═════ SELECTED PASSAGE

Re: Fulltext search configuration

From
Mohamed
Date:


On Mon, Feb 2, 2009 at 4:34 PM, Oleg Bartunov <oleg@sai.msu.su> wrote:
On Mon, 2 Feb 2009, Oleg Bartunov wrote:

On Mon, 2 Feb 2009, Mohamed wrote:

Hehe, ok..
I don't know either but I took some lines from Al-Jazeera :
http://aljazeera.net/portal

just made the change you said and created it successfully and tried this :

select ts_lexize('ayaspell', '?????? ??????? ????? ????? ?? ???? ?????????
?????')

but I got nothing... :(

Mohamed, what did you expect from ts_lexize ?  Please, provide us valuable
information, else we can't help you.

What I expected was something to be returned. After all they are valid words taken from an article. (perhaps you don't see the words, but only ???... ) Am I wrong to expect something ? Should I go for setting up the configuration completly first?

SELECT ts_lexize('norwegian_ispell', 'overbuljongterningpakkmesterassistent');
{over,buljong,terning,pakk,mester,assistent}

Check out this article if you need a sample.

══════════
═════ INFORMATION GIVEN

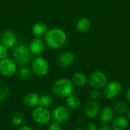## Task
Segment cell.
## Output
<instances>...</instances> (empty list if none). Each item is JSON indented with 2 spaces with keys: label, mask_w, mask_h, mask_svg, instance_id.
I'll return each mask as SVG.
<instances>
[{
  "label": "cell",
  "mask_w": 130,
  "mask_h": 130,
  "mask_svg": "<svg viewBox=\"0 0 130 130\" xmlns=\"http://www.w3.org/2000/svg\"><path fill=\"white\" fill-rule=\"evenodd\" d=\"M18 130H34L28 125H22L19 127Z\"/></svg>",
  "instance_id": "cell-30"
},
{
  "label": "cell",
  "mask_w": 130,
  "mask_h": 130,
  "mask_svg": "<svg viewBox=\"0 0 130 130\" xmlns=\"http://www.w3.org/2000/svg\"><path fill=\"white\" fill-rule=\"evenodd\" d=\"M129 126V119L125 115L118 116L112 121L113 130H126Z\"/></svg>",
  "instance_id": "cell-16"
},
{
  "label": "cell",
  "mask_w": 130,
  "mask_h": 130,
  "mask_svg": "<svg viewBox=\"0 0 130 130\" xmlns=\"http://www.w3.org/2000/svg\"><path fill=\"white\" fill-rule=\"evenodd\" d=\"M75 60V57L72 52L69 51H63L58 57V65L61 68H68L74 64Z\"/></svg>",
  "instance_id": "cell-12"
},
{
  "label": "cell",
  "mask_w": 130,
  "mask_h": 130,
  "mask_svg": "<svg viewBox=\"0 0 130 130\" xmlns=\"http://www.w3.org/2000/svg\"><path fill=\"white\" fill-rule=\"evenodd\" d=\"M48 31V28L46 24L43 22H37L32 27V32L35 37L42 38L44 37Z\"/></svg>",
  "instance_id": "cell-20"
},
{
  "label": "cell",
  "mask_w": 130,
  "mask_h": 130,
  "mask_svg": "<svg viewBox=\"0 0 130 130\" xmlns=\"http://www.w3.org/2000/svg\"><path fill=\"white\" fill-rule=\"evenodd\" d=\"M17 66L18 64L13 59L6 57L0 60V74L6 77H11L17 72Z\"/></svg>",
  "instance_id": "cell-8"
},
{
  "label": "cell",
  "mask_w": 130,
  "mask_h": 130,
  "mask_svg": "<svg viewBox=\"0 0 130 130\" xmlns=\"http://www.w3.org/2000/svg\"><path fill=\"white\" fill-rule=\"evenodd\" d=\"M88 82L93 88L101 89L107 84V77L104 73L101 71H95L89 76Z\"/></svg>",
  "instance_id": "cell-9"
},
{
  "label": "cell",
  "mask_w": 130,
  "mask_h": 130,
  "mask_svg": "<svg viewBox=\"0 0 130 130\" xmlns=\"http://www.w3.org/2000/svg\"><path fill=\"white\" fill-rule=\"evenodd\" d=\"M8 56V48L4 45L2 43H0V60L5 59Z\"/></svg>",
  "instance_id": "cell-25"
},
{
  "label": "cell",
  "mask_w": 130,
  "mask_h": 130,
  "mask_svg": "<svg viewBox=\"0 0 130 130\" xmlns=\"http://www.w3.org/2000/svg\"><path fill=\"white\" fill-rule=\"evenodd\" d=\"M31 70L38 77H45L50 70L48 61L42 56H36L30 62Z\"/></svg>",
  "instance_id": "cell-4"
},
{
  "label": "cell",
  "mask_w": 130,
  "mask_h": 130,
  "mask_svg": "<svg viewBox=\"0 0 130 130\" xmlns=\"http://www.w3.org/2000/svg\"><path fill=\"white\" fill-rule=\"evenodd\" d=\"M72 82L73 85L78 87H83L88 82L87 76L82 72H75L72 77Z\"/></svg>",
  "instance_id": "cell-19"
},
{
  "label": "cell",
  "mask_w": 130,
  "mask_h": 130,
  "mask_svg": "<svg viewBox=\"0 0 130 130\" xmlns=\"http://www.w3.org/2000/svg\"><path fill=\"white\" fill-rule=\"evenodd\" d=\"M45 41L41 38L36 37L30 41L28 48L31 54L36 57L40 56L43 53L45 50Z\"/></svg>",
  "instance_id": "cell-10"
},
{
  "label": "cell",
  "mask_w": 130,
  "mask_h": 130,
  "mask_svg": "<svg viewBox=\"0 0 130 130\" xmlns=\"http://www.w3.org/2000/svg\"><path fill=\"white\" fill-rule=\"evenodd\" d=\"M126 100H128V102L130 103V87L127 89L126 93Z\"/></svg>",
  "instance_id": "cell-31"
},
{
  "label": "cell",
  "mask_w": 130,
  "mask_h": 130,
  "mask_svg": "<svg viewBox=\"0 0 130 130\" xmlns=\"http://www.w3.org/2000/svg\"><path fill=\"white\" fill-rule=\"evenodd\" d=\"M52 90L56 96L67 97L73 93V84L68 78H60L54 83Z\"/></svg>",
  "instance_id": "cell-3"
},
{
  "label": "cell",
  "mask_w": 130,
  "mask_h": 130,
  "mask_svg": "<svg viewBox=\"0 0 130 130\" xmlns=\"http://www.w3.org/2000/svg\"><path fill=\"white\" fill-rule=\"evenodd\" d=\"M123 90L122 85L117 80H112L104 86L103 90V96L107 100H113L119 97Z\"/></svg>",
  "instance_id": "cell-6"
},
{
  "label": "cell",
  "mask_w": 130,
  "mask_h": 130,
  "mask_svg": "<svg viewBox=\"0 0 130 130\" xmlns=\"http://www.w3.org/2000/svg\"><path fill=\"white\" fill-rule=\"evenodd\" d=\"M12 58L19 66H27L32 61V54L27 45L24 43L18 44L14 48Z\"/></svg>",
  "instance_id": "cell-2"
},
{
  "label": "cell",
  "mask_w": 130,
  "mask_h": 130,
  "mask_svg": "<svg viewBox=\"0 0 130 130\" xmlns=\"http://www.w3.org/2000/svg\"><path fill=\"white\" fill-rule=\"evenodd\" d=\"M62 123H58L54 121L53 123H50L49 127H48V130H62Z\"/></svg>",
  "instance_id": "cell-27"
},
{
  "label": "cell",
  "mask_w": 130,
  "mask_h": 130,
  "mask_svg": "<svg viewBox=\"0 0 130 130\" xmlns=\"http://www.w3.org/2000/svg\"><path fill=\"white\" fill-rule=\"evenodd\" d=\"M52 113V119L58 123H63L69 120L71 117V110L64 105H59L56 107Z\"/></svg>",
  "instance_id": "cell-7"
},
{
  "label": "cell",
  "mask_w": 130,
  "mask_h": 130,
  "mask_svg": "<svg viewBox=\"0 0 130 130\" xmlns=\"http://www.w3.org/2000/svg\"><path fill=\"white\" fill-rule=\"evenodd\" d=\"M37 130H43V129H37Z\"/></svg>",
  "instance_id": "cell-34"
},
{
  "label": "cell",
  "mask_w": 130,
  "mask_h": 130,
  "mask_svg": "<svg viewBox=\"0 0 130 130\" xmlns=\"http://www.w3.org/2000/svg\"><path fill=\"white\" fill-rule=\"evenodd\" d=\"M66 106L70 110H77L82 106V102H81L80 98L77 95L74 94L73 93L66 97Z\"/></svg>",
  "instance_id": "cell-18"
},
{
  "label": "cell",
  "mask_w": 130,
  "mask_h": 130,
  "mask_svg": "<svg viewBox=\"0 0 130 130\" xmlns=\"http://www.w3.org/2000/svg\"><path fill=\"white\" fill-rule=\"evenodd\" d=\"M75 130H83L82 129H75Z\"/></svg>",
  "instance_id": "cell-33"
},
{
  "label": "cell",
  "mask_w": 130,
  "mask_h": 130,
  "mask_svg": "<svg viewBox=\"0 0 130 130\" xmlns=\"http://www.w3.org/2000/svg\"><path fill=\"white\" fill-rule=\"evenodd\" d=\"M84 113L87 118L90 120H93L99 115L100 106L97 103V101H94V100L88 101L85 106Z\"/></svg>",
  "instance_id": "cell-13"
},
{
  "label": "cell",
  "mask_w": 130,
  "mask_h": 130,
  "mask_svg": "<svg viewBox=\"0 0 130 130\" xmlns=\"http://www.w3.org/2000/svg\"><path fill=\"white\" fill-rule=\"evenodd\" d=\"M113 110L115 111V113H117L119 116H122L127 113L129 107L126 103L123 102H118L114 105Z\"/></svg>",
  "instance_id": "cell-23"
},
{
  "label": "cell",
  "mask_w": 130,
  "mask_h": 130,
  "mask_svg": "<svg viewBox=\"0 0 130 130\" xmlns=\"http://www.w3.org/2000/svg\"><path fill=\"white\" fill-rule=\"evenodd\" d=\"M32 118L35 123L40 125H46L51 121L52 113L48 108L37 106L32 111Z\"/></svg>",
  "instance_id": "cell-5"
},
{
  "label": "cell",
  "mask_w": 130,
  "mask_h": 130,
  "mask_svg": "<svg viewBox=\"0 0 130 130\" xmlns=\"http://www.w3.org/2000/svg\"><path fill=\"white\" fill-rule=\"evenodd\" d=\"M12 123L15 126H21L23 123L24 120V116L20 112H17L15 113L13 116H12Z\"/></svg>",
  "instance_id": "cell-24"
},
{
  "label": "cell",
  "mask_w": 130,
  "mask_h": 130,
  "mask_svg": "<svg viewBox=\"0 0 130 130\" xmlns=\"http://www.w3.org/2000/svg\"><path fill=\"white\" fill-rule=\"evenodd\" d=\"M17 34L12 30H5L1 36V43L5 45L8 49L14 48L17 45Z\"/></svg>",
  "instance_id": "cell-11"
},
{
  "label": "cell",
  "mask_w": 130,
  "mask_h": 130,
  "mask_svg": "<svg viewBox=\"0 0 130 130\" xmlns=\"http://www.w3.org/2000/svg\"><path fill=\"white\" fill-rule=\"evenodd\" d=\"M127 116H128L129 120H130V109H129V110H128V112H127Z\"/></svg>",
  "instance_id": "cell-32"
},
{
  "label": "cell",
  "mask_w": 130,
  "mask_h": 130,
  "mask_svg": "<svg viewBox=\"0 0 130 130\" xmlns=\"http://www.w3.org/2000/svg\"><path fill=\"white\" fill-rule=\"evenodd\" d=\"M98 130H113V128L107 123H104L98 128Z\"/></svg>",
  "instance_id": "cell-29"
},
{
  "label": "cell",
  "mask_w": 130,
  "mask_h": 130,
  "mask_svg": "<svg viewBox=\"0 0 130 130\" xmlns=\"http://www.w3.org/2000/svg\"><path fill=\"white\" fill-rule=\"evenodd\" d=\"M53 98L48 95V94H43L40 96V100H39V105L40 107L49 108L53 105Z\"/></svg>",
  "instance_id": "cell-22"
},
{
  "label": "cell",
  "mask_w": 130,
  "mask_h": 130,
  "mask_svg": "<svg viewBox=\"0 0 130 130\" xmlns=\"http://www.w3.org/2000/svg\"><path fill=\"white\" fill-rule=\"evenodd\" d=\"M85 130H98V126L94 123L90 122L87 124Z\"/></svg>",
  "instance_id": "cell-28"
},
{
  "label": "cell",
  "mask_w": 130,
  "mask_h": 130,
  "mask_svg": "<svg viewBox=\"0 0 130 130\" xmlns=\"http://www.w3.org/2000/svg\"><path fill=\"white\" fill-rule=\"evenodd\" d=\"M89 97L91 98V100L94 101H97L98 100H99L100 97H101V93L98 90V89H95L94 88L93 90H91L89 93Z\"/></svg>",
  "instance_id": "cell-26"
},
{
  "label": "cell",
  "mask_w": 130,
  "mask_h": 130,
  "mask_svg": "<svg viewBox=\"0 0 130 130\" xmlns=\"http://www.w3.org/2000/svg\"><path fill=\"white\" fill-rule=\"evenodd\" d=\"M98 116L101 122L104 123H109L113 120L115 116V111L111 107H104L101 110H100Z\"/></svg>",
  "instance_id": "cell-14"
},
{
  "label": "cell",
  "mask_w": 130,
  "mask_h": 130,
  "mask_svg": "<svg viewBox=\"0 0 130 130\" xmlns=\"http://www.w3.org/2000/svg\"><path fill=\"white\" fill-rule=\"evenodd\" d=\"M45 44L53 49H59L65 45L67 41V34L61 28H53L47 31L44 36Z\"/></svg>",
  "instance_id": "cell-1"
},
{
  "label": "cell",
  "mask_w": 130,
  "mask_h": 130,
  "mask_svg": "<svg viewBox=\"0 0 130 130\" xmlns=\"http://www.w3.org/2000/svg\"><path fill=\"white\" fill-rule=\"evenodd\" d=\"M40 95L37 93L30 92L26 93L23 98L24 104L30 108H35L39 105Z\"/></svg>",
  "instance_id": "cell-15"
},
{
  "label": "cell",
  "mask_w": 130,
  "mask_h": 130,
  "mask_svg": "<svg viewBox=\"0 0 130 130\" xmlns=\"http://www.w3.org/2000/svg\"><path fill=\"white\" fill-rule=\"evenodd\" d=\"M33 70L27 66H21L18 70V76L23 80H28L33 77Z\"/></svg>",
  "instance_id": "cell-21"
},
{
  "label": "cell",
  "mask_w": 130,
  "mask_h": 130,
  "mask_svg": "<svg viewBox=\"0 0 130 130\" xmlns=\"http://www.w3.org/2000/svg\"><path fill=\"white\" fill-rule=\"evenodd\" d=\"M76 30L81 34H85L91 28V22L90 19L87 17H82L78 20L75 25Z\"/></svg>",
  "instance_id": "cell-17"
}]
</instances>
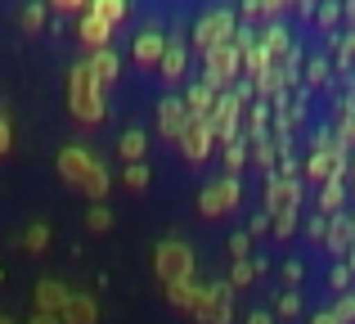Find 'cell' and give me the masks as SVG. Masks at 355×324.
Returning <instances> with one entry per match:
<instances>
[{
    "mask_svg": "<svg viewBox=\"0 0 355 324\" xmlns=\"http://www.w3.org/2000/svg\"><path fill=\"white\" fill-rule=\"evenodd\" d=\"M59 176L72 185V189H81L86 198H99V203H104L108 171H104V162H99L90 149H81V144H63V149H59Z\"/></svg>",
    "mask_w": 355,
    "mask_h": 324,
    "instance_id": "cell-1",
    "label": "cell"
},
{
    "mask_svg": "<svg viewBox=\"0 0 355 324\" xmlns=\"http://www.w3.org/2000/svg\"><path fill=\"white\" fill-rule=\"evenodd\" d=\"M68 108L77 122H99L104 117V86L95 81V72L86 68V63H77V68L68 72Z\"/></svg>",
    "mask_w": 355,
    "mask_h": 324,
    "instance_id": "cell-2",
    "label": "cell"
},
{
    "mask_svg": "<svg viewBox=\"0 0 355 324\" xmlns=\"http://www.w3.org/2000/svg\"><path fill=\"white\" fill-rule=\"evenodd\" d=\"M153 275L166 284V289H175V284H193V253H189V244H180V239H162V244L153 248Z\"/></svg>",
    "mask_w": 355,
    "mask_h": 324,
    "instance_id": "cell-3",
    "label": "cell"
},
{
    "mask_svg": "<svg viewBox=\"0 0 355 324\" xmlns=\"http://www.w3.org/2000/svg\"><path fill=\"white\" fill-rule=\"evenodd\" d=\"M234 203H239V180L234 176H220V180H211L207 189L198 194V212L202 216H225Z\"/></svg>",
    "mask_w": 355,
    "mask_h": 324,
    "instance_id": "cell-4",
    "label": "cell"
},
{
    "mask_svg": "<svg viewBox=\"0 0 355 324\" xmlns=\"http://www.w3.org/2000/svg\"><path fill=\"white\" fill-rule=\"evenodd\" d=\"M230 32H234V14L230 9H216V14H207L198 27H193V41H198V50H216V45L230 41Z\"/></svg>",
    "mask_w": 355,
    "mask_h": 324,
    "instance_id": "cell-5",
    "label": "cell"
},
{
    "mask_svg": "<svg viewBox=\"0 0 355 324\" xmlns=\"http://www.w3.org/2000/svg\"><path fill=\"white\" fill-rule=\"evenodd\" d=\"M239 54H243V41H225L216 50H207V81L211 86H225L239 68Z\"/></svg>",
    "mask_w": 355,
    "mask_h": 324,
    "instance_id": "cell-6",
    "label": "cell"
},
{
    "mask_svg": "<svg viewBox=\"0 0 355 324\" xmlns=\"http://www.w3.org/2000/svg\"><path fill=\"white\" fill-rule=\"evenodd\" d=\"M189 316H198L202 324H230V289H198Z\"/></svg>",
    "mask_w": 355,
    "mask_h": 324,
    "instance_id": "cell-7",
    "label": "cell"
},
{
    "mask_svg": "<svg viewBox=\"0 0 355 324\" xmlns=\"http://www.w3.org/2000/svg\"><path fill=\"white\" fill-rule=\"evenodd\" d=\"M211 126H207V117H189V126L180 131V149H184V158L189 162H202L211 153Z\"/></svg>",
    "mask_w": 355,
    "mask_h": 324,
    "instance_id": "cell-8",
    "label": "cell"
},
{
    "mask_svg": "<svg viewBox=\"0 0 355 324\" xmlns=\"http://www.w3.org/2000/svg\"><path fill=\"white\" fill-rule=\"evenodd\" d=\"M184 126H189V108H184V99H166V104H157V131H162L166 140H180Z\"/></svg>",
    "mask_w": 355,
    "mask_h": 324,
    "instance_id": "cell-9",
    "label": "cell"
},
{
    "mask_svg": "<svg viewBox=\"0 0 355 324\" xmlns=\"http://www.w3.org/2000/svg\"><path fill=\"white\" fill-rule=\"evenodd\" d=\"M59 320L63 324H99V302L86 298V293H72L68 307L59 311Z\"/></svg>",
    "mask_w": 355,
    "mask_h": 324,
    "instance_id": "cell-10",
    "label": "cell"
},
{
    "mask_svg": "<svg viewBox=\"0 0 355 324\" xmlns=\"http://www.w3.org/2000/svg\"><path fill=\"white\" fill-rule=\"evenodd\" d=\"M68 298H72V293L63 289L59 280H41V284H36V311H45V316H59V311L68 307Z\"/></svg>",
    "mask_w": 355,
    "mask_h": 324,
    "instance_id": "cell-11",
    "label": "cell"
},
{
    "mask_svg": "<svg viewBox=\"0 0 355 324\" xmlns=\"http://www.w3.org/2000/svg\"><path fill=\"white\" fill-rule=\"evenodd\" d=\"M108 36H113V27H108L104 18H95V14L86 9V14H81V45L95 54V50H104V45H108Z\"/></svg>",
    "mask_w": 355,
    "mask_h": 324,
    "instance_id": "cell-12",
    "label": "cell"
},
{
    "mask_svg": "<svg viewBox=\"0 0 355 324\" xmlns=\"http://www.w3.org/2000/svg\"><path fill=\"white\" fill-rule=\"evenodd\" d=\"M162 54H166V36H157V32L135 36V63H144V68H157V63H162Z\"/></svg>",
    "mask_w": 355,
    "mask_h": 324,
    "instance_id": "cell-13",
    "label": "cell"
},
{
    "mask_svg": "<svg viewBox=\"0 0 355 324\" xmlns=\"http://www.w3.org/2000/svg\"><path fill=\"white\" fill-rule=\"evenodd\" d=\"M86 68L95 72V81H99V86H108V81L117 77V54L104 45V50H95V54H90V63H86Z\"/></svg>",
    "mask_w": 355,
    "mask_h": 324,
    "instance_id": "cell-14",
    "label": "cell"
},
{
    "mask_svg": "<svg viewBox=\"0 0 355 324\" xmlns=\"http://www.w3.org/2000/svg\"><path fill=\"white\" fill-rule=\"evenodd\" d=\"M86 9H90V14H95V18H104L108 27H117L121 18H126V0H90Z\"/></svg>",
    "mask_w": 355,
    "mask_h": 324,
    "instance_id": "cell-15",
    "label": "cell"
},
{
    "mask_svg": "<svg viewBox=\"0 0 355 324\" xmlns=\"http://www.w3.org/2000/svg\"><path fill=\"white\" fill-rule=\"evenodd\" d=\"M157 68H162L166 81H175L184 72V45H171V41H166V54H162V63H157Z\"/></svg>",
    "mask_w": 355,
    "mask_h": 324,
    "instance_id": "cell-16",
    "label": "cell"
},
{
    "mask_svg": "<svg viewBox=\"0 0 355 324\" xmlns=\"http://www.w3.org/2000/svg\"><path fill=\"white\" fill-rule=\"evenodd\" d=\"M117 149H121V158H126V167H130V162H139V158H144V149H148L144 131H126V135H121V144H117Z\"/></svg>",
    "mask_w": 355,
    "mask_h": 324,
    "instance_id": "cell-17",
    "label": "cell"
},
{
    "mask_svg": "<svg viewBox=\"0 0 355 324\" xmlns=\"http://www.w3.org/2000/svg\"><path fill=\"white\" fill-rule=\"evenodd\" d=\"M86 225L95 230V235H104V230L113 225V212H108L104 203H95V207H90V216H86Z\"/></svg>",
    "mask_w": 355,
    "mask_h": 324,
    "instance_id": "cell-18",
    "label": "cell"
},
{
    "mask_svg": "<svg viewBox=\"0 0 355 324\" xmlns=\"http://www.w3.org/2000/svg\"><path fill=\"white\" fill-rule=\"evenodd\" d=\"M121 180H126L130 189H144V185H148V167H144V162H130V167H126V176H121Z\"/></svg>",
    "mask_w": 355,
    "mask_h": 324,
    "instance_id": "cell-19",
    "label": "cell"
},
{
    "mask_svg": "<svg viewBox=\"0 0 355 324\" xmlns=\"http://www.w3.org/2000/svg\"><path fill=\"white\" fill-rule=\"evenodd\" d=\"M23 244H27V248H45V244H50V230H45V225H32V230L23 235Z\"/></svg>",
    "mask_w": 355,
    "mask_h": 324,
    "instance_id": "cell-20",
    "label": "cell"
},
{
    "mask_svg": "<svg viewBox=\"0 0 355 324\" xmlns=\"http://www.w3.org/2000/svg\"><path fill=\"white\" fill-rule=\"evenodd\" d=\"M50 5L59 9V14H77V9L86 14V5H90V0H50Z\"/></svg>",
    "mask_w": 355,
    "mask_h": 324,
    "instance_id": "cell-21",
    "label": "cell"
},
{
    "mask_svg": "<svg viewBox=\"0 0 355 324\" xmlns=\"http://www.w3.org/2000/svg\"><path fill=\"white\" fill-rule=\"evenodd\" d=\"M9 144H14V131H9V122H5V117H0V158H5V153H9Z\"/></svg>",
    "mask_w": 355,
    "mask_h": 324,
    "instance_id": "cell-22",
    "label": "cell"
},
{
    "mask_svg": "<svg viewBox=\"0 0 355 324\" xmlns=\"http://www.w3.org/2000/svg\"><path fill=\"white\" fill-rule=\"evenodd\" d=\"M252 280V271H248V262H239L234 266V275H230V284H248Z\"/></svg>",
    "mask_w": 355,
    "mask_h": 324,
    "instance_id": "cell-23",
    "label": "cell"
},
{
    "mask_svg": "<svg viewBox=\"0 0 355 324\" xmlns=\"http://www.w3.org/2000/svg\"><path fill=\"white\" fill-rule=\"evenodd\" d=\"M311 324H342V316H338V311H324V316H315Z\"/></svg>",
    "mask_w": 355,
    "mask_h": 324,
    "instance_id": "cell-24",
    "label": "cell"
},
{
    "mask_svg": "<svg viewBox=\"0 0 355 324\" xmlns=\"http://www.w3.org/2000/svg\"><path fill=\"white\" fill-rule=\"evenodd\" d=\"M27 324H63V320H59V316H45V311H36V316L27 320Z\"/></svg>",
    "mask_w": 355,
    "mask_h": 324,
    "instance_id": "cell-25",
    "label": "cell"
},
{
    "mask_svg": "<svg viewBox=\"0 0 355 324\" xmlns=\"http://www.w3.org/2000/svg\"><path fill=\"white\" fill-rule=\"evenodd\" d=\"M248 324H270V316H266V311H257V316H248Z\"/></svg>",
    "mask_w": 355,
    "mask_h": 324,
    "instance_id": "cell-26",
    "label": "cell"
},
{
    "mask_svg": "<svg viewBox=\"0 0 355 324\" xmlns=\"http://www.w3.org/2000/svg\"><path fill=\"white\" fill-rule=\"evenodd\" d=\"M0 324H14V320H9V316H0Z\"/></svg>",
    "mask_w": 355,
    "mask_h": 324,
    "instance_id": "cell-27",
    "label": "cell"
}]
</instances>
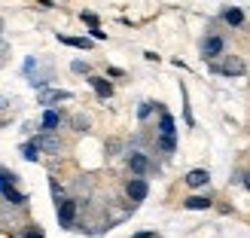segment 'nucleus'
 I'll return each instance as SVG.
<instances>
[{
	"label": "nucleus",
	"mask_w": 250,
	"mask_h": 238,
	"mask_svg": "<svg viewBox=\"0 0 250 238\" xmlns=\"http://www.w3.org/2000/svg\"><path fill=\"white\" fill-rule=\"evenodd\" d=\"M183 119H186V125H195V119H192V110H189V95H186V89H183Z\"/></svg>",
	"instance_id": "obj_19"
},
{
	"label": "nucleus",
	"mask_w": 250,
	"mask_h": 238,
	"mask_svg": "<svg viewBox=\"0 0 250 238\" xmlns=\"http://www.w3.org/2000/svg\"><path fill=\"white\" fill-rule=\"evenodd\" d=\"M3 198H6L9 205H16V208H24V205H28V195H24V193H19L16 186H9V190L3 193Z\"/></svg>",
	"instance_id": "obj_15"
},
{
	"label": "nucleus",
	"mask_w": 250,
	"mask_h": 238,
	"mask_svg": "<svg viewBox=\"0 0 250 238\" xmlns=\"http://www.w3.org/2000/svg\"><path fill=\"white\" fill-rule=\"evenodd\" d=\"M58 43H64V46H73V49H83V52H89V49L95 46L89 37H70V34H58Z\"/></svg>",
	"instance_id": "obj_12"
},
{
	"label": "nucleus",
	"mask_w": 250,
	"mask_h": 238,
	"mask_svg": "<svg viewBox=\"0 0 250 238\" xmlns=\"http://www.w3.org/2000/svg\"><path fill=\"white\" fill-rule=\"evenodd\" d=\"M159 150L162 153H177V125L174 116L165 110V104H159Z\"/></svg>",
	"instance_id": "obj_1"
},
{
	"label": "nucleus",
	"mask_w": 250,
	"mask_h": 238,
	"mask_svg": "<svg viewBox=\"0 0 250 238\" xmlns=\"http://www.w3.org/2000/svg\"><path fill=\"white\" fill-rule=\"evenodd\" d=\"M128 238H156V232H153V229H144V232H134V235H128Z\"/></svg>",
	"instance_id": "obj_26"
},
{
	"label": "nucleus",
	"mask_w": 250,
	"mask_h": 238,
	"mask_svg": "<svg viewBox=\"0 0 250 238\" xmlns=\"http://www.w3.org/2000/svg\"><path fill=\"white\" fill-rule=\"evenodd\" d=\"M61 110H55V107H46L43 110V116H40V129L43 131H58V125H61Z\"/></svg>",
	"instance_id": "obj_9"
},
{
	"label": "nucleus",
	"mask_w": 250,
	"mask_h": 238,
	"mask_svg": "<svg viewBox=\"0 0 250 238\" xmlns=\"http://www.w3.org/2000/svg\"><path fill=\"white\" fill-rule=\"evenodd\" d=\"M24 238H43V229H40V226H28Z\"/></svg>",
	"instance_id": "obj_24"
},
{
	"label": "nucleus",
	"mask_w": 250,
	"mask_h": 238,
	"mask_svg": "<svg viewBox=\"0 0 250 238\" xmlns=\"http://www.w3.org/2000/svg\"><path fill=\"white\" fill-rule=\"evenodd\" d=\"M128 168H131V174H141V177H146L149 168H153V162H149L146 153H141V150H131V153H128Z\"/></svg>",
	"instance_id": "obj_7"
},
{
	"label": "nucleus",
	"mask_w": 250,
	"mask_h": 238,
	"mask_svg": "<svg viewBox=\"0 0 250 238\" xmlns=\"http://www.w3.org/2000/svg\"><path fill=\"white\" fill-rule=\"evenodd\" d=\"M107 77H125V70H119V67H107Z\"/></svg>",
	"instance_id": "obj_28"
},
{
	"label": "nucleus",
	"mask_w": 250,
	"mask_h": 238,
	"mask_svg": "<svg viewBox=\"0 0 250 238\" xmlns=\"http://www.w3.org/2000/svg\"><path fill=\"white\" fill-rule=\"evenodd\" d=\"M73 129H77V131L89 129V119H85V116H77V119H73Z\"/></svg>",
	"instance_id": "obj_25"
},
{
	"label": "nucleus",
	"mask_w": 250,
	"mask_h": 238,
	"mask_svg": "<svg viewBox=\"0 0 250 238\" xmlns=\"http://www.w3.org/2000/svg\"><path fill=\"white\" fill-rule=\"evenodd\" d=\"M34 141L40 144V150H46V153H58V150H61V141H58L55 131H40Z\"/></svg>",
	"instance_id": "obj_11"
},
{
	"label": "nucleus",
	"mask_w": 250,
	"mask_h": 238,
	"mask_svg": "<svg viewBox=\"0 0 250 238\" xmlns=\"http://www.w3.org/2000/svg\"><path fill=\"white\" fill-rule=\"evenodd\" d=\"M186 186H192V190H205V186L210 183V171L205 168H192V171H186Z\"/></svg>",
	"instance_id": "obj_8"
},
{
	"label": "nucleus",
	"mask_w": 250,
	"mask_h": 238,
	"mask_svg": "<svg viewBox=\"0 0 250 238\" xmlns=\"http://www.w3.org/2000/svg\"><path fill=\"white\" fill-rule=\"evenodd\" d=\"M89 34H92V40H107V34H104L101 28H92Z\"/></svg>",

══════════

EXERCISES —
[a] In the fulltext search thread, which website did Mohamed take his sample lines from?
[b] Summarize the fulltext search thread in three sentences.
[c] Carry on the fulltext search thread from the point where it stops.

ANSWERS PER TASK —
[a] Al-Jazeera (http://aljazeera.net/portal).

[b] Mohamed reports that after making a suggested change, he ran ts_lexize with the ayaspell dictionary on lines taken from Al-Jazeera and got nothing back. When asked what he expected, he says he expected something to be returned because they were valid words from an article, and he asks whether he should set up the whole configuration first. The thread also shows ts_lexize with a Norwegian ispell dictionary splitting a long compound word into its parts.

[c]
 


Is there a way of making sure that words not recognized also gets
indexed/searched for ? (Not that I think this is the problem)

yes

Read http://www.postgresql.org/docs/8.3/static/textsearch-dictionaries.html
"A text search configuration binds a parser together with a set of dictionaries to process the parser's output tokens. For each token type that the parser can return, a separate list of dictionaries is specified by the configuration. When a token of that type is found by the parser, each dictionary in the list is consulted in turn, until some dictionary recognizes it as a known word. If it is identified as a stop word, or if no dictionary recognizes the token, it will be discarded and not indexed or searched for. The general rule for configuring a list of dictionaries is to place first the most narrow, most specific dictionary, then the more general dictionaries,
finishing with a very general dictionary, like a Snowball stemmer or simple, which recognizes everything."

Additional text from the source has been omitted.